Sounds like a description of some kind of strange device in the Dali Museum :).
No. 1: Martian patents.
Patent RU 2585811 – a ‘means for opening a fumarole on Mars’. This is a prime example of the ‘galactic’ nature of Russian inventive thought plus laconic recital. Also a prime example of the hellish task Russian patent administrators have in trying to work out where exactly the patentable bit is.
Question: how do you open fumarole on Mars?
Answer (I quote): ‘A method for opening a [blocked] fumarole on Mars by boring them’.
Question: Why do they [want to] open fumaroles on Mars?
Answer (I quote): ‘To enable an investigation into the resources of Mars with a view to the possibility of increasing the mass and volume of its atmosphere with fumarole gases’.
No further questions. I wonder how much Musk is ready to pay for this patent?
PS: The author of the patent had made extensive plans to travel to Mars. He has other Mars-related inventions under his belt too: a method providing night lighting on Mars (RU2566578); a method for sustaining life-supporting gas on a Mars station (RU2573699); a method for a local increasing of incoming heat emissions of Mars’ atmosphere (RU2586902); and a method for increasing and heating the atmosphere of Mars (RU2547207).
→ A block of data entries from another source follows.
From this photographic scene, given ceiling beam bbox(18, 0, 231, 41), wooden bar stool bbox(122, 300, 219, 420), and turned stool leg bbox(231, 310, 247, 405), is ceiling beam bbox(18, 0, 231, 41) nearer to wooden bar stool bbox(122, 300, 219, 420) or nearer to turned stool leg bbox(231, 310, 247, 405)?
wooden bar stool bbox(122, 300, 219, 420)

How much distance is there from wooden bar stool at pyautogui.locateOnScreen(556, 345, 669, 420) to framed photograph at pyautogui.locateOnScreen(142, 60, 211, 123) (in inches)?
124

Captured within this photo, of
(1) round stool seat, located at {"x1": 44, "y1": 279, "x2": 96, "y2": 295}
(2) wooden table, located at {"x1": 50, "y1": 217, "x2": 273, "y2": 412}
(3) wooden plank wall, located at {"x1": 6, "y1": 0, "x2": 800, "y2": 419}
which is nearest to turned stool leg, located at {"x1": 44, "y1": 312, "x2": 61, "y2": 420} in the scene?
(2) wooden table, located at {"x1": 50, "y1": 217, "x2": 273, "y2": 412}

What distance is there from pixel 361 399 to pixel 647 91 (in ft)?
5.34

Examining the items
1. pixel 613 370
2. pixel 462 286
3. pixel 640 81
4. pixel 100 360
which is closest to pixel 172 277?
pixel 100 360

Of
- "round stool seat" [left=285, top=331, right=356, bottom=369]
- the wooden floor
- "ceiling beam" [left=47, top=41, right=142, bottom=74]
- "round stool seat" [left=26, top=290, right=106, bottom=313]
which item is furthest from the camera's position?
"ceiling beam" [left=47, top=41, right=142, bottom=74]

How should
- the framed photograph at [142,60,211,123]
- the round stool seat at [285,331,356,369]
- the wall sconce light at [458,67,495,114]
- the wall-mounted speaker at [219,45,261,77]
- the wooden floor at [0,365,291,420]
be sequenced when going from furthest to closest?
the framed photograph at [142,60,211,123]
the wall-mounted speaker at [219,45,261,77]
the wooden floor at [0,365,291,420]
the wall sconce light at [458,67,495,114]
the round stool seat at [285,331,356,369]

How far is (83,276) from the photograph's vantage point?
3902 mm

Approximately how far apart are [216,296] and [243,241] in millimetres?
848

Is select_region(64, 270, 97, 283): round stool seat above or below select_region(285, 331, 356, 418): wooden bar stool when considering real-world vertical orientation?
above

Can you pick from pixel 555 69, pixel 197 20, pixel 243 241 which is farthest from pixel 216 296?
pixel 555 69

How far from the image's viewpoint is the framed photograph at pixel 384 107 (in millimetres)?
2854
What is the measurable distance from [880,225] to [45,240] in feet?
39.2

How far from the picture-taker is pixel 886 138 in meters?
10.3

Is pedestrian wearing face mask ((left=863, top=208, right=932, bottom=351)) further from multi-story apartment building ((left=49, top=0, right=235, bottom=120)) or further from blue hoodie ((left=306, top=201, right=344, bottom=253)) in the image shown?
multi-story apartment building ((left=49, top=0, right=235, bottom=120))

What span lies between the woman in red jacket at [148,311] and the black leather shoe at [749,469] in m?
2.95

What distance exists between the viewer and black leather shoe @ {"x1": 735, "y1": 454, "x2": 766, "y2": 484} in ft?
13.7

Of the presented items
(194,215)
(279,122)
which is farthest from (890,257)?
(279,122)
So, Musk, hang on in there!…
It seems there’s one other distinguishing trait of Russian patents that sets them apart from those of other countries.
Three specific types of ‘inventors’ undertake a significant portion of Russian inventive activity seeking a patent: (i) trolls, (ii) psychopaths, and (iii) and druggies ). And I’m not sure whether the folks at the Russian patent office deserve pity or envy: of course, the work is extremely difficult – but also sometimes extremely fun!